Tim Cordon, Area Vice President for the Middle East and Africa, told Arabian Business that these properties will be opened in Riyadh, Makkah and Damman, bringing the total portfolio of hotels in the kingdom to 40, including both operational and under development.
Among the hotels that will open in September this year are Park Inn by Radisson Riyadh and Park Inn by Radisson Jeddah Madinah Road. Also scheduled to open later in 2020 are three hotels in the Kingdom’s capital Riyadh including Mansard Riyadh, A Radisson Collection Hotel; Radisson Blu Riyadh Ricec; and Radisson Riyadh Airport.
According to Cordon, the hotel chain is also “exploring many different opportunities” with the giga projects in the kingdom, which include The Red Sea Project, Qiddiya, Neom, and Diriyah Gate.

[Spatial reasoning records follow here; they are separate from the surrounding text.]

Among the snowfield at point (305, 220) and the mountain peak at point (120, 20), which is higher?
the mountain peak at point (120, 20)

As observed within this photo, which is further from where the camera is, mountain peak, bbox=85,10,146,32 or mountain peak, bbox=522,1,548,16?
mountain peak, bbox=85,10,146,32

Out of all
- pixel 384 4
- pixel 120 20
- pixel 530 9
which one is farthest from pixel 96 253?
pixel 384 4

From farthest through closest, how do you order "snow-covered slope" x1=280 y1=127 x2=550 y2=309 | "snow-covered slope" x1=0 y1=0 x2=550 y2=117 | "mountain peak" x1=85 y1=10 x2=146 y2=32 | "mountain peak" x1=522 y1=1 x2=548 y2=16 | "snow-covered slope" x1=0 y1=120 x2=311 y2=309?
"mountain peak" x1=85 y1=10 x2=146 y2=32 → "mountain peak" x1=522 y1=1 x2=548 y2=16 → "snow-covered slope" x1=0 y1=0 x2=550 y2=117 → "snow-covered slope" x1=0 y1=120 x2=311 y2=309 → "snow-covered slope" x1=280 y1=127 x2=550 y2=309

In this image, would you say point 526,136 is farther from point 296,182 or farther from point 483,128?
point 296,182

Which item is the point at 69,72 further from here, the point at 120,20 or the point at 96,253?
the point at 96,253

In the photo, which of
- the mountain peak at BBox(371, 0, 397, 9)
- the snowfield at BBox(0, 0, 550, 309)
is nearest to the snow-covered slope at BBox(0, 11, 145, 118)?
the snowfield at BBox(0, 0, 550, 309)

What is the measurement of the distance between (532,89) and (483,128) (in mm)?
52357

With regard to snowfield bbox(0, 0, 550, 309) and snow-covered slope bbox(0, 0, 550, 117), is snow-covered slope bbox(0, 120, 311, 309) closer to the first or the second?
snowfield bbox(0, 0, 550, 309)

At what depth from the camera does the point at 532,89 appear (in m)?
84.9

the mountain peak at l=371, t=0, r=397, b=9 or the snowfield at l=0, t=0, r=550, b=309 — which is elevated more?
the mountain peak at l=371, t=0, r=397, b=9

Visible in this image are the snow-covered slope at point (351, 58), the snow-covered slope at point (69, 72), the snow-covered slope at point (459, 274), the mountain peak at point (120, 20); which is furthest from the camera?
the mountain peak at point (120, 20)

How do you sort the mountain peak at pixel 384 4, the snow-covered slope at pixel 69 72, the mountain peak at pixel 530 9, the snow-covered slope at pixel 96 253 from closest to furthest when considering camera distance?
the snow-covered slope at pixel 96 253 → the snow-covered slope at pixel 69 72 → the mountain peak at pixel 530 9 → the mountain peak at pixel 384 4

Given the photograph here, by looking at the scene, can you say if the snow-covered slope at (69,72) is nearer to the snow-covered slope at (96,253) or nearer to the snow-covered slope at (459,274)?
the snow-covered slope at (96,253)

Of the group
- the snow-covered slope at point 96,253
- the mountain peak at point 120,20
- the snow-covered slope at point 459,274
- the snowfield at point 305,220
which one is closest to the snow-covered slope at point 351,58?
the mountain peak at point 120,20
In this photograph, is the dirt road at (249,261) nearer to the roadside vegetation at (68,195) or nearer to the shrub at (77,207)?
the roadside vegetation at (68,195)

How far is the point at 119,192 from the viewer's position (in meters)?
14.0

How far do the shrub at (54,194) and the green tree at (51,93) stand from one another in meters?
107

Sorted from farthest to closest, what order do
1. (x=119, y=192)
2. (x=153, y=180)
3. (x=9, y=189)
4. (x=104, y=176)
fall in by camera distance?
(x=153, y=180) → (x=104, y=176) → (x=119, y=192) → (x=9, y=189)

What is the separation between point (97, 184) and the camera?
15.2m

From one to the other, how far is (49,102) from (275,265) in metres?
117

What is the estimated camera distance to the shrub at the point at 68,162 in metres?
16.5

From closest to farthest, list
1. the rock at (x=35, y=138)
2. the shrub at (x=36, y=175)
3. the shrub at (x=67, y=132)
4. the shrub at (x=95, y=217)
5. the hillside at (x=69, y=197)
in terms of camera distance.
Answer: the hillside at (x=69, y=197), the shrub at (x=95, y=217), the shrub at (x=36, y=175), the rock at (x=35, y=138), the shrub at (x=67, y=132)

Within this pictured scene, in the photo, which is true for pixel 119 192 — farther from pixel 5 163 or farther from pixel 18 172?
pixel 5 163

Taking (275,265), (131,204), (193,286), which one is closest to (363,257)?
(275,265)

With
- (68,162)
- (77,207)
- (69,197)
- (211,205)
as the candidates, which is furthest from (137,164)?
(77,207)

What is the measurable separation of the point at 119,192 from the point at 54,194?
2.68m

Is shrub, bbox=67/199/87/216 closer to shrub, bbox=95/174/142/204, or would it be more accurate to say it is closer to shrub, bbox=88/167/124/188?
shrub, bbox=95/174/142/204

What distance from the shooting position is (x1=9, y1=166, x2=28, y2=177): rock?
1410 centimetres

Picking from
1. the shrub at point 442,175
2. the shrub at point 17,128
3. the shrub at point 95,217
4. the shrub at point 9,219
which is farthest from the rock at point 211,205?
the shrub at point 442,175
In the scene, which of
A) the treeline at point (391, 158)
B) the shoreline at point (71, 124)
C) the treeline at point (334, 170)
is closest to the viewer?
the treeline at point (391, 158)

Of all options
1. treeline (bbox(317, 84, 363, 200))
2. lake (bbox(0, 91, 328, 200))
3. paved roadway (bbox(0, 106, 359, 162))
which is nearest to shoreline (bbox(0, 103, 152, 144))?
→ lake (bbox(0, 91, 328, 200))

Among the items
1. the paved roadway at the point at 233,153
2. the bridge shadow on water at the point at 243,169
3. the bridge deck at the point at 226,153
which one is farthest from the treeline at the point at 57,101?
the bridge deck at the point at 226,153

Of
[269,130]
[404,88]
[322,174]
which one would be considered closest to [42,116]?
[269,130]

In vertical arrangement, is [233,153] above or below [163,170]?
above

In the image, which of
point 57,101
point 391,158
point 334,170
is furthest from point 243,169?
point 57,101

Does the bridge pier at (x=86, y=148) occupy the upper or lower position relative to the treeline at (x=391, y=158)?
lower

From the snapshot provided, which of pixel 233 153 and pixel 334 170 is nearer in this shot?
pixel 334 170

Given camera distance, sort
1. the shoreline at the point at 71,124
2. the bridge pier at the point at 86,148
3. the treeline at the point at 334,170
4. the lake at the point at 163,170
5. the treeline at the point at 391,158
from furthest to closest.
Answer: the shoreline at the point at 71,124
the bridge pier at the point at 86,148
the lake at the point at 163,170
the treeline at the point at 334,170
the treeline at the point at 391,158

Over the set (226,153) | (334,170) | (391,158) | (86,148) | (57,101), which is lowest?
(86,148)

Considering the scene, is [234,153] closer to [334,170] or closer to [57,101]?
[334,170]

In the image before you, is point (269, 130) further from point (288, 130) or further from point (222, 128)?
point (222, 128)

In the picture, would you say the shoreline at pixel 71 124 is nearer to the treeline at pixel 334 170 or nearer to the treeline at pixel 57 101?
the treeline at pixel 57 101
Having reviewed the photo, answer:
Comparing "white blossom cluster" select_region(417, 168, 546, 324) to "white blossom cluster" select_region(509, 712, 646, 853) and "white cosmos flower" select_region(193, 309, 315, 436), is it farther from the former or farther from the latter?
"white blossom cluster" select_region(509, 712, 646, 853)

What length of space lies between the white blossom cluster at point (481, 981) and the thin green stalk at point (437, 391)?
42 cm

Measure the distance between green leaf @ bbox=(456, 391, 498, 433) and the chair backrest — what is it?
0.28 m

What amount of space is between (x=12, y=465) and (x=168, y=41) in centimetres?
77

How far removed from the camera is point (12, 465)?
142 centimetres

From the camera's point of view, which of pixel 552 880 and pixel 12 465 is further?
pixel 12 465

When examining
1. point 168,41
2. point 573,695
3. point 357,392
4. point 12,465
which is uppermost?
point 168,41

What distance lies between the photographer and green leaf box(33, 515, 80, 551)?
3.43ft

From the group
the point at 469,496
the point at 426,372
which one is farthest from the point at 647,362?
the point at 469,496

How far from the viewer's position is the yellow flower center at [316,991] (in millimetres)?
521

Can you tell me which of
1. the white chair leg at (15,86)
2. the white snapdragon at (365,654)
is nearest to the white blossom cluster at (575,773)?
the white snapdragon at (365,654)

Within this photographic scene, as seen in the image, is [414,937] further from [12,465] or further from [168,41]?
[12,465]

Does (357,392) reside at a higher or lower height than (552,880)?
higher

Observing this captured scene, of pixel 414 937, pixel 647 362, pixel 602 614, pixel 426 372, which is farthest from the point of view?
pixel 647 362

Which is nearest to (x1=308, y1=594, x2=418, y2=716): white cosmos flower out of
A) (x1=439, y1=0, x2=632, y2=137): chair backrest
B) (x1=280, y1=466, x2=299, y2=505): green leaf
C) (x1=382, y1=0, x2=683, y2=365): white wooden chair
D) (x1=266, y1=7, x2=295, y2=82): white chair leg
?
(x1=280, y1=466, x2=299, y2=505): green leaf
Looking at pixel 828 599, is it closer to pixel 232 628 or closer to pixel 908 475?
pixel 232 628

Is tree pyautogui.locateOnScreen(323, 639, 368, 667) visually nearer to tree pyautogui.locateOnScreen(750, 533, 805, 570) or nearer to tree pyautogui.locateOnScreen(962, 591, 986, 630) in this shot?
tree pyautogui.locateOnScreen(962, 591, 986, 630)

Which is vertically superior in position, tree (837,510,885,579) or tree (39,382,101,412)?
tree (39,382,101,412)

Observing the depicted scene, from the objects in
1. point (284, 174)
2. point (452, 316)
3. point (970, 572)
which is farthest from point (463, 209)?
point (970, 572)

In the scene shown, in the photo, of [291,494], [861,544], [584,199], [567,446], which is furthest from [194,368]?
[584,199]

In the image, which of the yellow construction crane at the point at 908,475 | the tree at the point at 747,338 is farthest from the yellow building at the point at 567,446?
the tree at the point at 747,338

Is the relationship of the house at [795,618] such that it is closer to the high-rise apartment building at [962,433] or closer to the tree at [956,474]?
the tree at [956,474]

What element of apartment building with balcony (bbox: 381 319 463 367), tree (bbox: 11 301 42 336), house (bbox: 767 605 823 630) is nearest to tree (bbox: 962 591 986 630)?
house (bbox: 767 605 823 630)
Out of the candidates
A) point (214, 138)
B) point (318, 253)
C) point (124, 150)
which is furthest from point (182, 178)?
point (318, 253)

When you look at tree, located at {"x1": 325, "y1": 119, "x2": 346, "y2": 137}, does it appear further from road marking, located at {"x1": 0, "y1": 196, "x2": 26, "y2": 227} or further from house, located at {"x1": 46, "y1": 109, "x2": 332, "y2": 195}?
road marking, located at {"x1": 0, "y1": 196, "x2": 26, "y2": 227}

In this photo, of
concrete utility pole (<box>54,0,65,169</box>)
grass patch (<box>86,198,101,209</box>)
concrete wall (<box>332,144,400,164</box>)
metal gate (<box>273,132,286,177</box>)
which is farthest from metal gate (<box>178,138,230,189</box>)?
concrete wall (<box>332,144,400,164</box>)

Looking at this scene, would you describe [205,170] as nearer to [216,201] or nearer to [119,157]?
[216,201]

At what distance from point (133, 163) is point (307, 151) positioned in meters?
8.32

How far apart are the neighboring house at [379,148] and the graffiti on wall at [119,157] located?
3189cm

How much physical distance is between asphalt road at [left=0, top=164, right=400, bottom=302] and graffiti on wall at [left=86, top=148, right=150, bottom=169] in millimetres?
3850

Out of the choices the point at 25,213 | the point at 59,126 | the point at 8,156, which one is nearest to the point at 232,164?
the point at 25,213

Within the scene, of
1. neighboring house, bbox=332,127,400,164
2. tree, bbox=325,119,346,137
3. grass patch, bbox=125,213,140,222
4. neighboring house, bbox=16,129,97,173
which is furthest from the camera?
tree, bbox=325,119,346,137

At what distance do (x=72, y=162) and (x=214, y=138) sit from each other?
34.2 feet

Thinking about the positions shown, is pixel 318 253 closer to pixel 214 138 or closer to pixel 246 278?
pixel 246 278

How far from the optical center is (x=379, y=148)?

Meanwhile, Cordon said that in the UAE Radisson Hotel Dubai Damac Hills and Radisson Resort Ras Al Khaimah are planned to be opened later this year.
With these openings the total number of Radisson-branded properties in the UAE will be 24, which include hotels that are operational and under development.
Upscaling to economy segment
According to Cordon, upscaling to the economy segment within the hotel industry is a part of the wider trend in any developing market.
He told Arabian Business: “In Dubai the midscale segment has exploded over the last couple of years. And it kind of needed to, because in Dubai there are over 100,000 rooms available everyday.”
“The exposure to mid-scale and the impact it has had on Dubai’s Average RevPar is very cost-effective in the long-term,” added Cordon.
The Radisson Grand, a mid market brand that has presence in the US, Asia Pacific and Europe, was launched in the UAE three years ago.
“We have recognised that over the past five or six years, the average rate in the Middle East, has trended downwards, and our reaction to that has been to have the most efficient hotels that we possibly can have,” concluded Cordon.